Giter Site home page Giter Site logo

mtpatter / postgres-kafka-demo Goto Github PK

View Code? Open in Web Editor NEW
142.0 7.0 61.0 723 KB

Fully reproducible, Dockerized, step-by-step, demo on how to stream tables from Postgres to Kafka/KSQL back to Postgres. Detailed blog post published on Medium.

Home Page: https://medium.com/high-alpha/data-stream-processing-for-newbies-with-kafka-ksql-and-postgres-c30309cfaaf8?sk=3da652f7ab08ef3a138241569857e110

Dockerfile 100.00%
kafka kafka-connect ksql ksql-server postgresql debezium streaming

postgres-kafka-demo's Introduction

postgres-kafka-demo

img

Fully reproducible step-by-step demo on how to stream tables from Postgres to Kafka/KSQL back to Postgres.

I walk through this tutorial and others here on GitHub and on my Medium blog. Here is a friend link for open access to the article: Data Stream Processing for Newbies with Kafka, KSQL, and Postgres. I'll always add friend links on my GitHub tutorials for free Medium access if you don't have a paid Medium membership (referral link).

If you find any of this useful, I always appreciate contributions to my Saturday morning fancy coffee fund!

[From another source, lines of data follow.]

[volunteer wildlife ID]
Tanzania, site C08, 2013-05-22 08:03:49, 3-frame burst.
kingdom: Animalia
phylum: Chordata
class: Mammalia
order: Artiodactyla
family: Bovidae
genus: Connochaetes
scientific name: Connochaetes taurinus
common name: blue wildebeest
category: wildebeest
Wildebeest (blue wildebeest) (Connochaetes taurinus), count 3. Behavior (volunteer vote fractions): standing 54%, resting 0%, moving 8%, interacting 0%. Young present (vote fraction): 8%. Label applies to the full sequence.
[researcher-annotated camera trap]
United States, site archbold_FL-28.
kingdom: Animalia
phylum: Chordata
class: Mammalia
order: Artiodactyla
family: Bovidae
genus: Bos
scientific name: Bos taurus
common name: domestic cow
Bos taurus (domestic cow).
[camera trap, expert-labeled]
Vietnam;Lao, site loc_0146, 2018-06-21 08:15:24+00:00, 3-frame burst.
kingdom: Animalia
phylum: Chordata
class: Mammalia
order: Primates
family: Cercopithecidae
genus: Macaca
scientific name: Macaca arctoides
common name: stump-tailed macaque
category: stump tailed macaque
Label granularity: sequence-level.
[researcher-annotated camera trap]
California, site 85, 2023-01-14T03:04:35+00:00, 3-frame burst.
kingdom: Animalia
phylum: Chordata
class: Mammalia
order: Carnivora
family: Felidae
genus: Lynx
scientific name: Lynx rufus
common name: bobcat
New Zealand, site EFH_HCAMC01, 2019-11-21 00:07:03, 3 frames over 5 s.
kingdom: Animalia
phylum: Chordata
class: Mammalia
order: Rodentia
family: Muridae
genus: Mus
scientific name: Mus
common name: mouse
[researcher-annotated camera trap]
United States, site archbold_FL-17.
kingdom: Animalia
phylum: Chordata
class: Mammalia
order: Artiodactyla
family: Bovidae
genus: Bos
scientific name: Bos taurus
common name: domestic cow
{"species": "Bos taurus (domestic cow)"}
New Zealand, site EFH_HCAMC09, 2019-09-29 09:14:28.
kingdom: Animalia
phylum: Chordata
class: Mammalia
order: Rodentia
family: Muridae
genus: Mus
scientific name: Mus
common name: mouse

All components are containerized so that the only things you need to run through this demo are Docker and docker-compose.

Data

The data used here was originally taken from the Graduate Admissions open dataset available on Kaggle. The admit csv files are records of students and test scores with their chances of college admission. The research csv files contain a flag per student for whether or not they have research experience.

Components

The following technologies are used through Docker containers:

  • Kafka, the streaming platform
  • Zookeeper, Kafka's best friend
  • KSQL server, which we will use to create real-time updating tables
  • Kafka's schema registry, needed to use the Avro data format
  • Kafka Connect, pulled from debezium, which will source and sink data back and forth through Kafka
  • Postgres, pulled from debezium, tailored for use with Connect

Most of the containers are pulled directly from official Docker Hub images. The debezium connect image used here needs some additional packages, so I've built a debezium connect image that I've made available on DockerHub. It can also be built from the included Dockerfile.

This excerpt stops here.